Selbstironische Stimmakrobaten

„Offline“, und das gleich für zwei Stunden, eher etwas länger, das verlangen „Basta“ singend allen Ernstes von sich selbst und ihrem Publikum. Auf ins letzte große Abenteuer. Gewischt wird nicht übers Display, sondern die Lachtränen weg, statt geklickt wird geschnipst und geliked so sehr, dass es beim Konzert drei Zugaben gibt.

Frauen, viele Frauen, viel mehr Frauen als Männer. Ist das Publikum bei einem Konzert in der Badria-Halle so überwiegend weiblich, dann stehen fünf Männer auf der Bühne: „Basta“. Die A-capella-Truppe hat in Wasserburg und der Region eine treue Fangemeinde und in der überwiegen die Frauen. Deswegen gibt es für die mitgeschleppten Männer ein Extra-Lied von William Wahl, René Overmann, Werner Adelmann, Arndt Schmöle und dem „Neuen“, Hannes Herrmann.

20 Jahre jünger als seine neuen Kollegen erweitert der Bariton die Bandbreite der Gruppe deutlich. Und beweist bei einer spontanen Comedy-Nummer mit Bastas musikalischen Kopf, William Wahl, dass er mehr als nur hervorragend singen kann.

 „Freizeichen“ heißt das neue Programm, das Basta schon mit Hannes Herrmann einstudiert hat.

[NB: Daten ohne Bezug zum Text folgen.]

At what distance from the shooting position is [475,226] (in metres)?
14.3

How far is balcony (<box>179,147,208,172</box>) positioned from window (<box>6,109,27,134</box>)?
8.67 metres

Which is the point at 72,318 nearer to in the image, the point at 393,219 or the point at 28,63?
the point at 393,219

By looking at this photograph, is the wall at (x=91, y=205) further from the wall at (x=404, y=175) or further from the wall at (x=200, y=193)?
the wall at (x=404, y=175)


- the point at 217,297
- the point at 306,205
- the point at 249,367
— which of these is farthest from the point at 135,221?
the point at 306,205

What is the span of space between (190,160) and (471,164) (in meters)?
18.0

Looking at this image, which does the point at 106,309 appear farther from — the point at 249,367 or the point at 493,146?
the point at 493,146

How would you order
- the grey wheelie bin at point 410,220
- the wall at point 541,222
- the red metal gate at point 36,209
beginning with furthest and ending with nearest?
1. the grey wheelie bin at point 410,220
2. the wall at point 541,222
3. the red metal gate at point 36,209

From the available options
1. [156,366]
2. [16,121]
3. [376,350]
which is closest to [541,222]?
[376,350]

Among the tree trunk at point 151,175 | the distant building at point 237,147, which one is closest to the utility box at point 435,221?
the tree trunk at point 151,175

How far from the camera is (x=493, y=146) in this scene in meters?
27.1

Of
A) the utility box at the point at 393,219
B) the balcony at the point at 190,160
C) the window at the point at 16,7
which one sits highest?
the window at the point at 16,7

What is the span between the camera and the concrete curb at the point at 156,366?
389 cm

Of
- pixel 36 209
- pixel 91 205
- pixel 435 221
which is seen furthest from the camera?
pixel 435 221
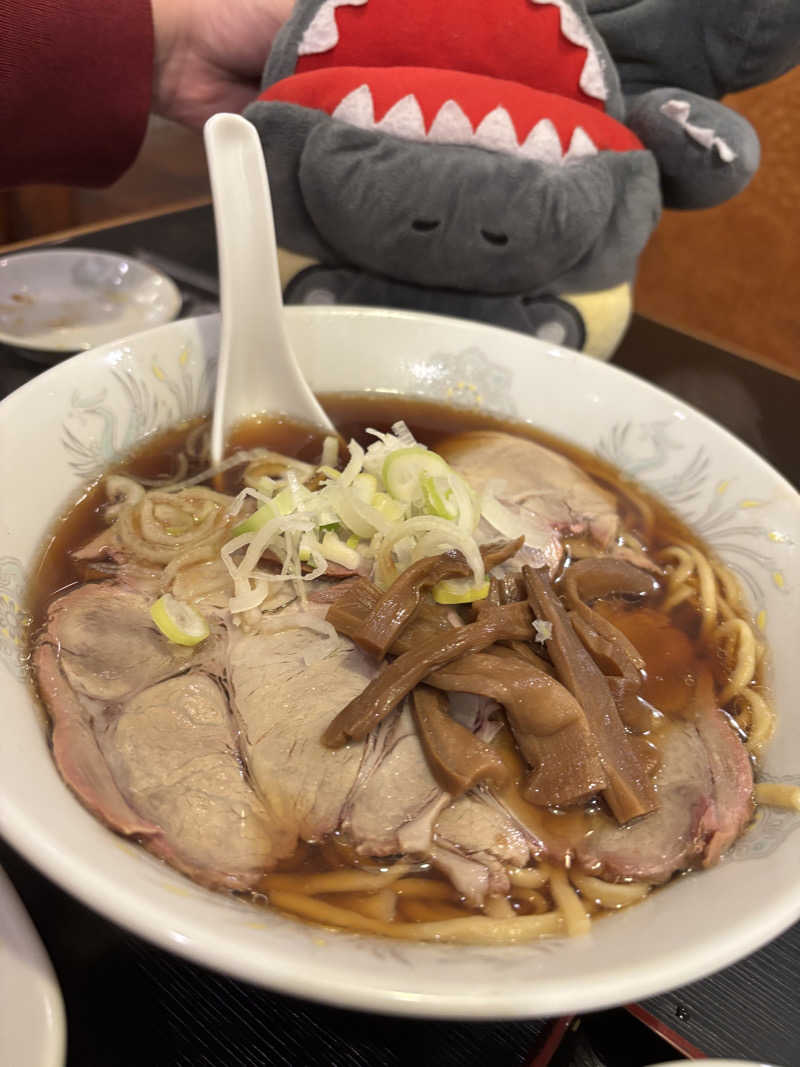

Passend zum Alter der vier etablierten Bandmitglieder entfernen sich die von William Wahl komponierten und getexteten Songs von den spätpubertären Themen vergangener Jahre, ohne an Witz und Ironie zu verlieren. Dazu ist Wahl viel zu sehr Wortakrobat, Sprachspielereien kann und will er nicht lassen. Er setzt Alltagssituationen wie skurrile Begebenheiten in hinreißend formulierte Texte um, die durchaus einen Hang zum Boshaften haben dürfen, so „Sodom und Gomera“, die Geschichte eines – offensichtlich gruseligen – Cluburlaubs oder der selbstironische Tango zur Nahrungsmittelunverträglichkeit, „Laktosetolerant“.

Ja, Nahrungsmittelunverträglichkeit – Basta ist erwachsen geworden, mit Anfang bis Mitte 40 stellt man eben fest, dass die Polizisten plötzlich alle so furchtbar jung aussehen, dass die Familienplanung drängt („Nachkommen“) und nach einem Tag am Strand der Sand zwischen den Zehen stört („Älter“).

Manchmal treten die Gemeinheiten ganz offen zu Tage, wie bei „ADHS“, einer deutschen Version vom „YMCA“, bei der Wahl kommentiert, dass sein gelegentlicher Coautor Oliver Gies und er sich gedacht hätten, der dämliche Text der Village People müsse doch zu unterbieten sein. Manchmal kommen sie indirekter daher, so beim Büroshanty „Cut, copy & paste“. Der kommt so stimmgewaltig und bombastisch daher, dass „Santiano“, der viel beworbene, heftig studiobearbeitete Shanty-Chor maritim gestylter Helden, neben der Parodie der fünf Kerle in Jeans und T-Shirt, die den Sound nur mit den Stimmbändern erzeugen, blass aussieht.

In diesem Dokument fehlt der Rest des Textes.